== DESCRIPTION OF THE TASK ==
Gather every line in the items below that contains the string "Παλιός"; case counts.

== TASK MATERIAL ==

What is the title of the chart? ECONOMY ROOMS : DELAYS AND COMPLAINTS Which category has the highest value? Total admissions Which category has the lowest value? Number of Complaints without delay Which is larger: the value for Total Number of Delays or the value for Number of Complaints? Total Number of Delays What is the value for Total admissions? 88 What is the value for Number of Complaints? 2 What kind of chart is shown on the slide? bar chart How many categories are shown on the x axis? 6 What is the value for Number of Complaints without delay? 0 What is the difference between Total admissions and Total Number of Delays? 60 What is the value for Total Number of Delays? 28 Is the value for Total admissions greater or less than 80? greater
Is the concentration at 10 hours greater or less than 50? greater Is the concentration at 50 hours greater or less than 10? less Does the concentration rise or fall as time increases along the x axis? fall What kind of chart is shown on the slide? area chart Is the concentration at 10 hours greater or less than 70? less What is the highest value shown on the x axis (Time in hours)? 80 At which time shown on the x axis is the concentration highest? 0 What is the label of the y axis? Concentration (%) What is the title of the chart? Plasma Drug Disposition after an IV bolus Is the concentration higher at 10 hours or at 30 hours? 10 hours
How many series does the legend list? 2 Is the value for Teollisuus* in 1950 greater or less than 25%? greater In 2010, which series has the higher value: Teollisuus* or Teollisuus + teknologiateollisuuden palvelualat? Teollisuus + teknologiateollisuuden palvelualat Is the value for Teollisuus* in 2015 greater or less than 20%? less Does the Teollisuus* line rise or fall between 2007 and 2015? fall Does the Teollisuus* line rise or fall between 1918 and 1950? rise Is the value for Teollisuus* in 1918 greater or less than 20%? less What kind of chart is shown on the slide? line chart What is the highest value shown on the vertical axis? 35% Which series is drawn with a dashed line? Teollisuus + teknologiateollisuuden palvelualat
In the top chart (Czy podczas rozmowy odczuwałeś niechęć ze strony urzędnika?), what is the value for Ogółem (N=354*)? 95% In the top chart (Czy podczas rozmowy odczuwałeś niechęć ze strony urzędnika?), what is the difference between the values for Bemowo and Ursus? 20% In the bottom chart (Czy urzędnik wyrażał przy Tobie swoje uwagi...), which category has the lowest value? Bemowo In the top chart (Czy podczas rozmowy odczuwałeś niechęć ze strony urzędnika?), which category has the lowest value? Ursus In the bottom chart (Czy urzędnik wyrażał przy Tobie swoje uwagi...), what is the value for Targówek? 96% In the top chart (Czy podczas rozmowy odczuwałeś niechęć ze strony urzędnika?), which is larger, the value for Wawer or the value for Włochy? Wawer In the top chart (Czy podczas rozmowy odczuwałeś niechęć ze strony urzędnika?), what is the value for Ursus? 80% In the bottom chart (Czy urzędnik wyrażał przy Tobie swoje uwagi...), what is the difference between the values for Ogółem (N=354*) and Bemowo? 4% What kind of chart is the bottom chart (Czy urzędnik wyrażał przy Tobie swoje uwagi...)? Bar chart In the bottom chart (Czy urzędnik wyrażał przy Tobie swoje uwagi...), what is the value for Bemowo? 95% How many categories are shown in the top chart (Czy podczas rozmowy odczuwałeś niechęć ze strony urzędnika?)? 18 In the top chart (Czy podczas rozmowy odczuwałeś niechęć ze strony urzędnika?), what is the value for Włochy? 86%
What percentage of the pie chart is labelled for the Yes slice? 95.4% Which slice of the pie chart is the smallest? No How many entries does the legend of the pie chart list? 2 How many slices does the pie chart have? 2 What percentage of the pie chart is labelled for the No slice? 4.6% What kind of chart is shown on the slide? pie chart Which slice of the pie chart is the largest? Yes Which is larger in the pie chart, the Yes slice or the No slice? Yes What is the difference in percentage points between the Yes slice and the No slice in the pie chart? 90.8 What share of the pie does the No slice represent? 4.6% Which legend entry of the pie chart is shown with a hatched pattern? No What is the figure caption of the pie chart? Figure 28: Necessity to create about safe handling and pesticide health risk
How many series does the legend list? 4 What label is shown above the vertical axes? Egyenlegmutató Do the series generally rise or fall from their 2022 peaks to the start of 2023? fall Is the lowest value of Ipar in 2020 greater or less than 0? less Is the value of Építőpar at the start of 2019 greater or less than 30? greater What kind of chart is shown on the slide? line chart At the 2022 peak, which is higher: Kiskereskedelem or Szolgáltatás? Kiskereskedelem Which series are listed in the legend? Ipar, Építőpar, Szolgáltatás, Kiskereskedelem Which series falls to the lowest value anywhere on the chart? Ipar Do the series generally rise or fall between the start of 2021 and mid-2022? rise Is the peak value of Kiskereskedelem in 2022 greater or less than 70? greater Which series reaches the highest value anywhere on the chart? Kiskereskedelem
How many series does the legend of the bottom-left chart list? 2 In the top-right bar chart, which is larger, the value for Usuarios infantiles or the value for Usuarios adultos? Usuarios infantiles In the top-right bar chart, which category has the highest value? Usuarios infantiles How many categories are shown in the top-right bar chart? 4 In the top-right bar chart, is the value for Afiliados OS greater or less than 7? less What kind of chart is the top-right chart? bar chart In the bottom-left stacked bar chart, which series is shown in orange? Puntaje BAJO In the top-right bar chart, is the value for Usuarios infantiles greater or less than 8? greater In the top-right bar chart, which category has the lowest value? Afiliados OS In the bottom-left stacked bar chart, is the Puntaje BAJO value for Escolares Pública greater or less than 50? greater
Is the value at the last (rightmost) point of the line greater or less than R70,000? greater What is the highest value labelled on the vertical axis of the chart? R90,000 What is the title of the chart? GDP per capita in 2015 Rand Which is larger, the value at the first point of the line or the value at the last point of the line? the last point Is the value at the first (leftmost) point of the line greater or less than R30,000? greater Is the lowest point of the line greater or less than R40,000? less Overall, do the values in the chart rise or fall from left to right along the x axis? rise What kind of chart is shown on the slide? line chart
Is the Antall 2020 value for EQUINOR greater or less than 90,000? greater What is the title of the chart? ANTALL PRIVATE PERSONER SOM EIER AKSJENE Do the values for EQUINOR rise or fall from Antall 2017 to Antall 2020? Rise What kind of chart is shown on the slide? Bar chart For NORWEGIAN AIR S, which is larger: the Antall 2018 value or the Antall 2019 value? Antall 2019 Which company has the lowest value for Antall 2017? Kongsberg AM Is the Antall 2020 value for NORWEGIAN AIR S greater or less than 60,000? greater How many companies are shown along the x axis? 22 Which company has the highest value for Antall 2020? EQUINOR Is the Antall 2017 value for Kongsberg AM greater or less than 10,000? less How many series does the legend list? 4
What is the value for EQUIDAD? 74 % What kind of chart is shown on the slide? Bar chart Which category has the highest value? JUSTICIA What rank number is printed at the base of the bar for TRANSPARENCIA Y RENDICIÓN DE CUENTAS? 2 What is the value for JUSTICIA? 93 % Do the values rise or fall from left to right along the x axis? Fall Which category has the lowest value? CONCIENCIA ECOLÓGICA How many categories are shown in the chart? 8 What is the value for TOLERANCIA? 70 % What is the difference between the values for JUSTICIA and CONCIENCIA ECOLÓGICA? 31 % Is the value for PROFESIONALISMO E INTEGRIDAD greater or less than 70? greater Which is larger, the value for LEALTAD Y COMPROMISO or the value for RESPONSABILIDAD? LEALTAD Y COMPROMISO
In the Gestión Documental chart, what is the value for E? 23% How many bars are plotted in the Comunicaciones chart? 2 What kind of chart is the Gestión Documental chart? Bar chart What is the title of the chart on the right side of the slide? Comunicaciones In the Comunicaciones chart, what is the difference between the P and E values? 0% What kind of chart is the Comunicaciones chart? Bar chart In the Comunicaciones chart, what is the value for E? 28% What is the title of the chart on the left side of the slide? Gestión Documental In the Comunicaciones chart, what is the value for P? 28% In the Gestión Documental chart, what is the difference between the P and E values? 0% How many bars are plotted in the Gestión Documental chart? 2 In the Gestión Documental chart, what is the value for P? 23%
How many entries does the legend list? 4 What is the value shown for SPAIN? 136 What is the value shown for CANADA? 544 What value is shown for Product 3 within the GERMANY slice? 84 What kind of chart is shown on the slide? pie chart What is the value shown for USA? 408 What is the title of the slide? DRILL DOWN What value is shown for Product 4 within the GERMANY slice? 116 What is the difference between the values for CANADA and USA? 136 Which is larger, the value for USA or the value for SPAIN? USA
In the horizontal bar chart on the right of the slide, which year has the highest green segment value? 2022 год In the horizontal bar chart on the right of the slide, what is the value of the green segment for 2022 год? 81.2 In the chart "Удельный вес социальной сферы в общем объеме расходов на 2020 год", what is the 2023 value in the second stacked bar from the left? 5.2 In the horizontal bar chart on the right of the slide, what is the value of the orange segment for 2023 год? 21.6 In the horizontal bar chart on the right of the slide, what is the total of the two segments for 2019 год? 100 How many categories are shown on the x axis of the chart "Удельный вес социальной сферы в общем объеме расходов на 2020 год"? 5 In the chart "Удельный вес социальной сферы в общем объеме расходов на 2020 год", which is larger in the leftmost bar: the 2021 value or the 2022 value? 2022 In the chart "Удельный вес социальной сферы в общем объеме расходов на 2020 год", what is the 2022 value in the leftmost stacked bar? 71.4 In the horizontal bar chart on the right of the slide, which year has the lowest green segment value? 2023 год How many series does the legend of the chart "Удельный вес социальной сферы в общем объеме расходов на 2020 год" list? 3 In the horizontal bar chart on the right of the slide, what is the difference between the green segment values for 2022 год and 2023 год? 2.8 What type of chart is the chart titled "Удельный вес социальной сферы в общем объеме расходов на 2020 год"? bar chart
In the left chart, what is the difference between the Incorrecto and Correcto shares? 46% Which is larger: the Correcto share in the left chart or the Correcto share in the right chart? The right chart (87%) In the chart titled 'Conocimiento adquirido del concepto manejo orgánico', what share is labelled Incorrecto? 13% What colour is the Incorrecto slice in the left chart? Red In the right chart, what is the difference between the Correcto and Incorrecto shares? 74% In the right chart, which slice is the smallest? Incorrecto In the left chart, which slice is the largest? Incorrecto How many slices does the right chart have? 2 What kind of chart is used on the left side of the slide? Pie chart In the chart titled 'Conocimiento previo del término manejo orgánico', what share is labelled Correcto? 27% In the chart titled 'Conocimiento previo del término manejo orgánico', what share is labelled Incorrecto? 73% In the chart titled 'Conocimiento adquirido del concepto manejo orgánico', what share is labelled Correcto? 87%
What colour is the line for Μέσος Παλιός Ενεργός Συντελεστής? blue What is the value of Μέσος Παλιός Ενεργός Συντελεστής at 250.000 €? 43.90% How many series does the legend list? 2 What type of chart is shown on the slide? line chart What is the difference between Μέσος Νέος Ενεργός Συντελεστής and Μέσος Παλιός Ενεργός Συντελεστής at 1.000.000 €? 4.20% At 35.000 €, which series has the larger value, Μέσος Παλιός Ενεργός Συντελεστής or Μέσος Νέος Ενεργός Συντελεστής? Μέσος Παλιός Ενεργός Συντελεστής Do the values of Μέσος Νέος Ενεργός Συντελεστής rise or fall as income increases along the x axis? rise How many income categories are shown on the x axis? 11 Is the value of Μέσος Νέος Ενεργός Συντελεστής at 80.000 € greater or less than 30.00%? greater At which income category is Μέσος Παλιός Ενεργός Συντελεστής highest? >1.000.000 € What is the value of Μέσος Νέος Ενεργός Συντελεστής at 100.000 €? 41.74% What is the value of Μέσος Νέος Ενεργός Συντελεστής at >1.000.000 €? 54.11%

== EXPECTED ANSWER ==
What colour is the line for Μέσος Παλιός Ενεργός Συντελεστής? blue What is the value of Μέσος Παλιός Ενεργός Συντελεστής at 250.000 €? 43.90% How many series does the legend list? 2 What type of chart is shown on the slide? line chart What is the difference between Μέσος Νέος Ενεργός Συντελεστής and Μέσος Παλιός Ενεργός Συντελεστής at 1.000.000 €? 4.20% At 35.000 €, which series has the larger value, Μέσος Παλιός Ενεργός Συντελεστής or Μέσος Νέος Ενεργός Συντελεστής? Μέσος Παλιός Ενεργός Συντελεστής Do the values of Μέσος Νέος Ενεργός Συντελεστής rise or fall as income increases along the x axis? rise How many income categories are shown on the x axis? 11 Is the value of Μέσος Νέος Ενεργός Συντελεστής at 80.000 € greater or less than 30.00%? greater At which income category is Μέσος Παλιός Ενεργός Συντελεστής highest? >1.000.000 € What is the value of Μέσος Νέος Ενεργός Συντελεστής at 100.000 €? 41.74% What is the value of Μέσος Νέος Ενεργός Συντελεστής at >1.000.000 €? 54.11%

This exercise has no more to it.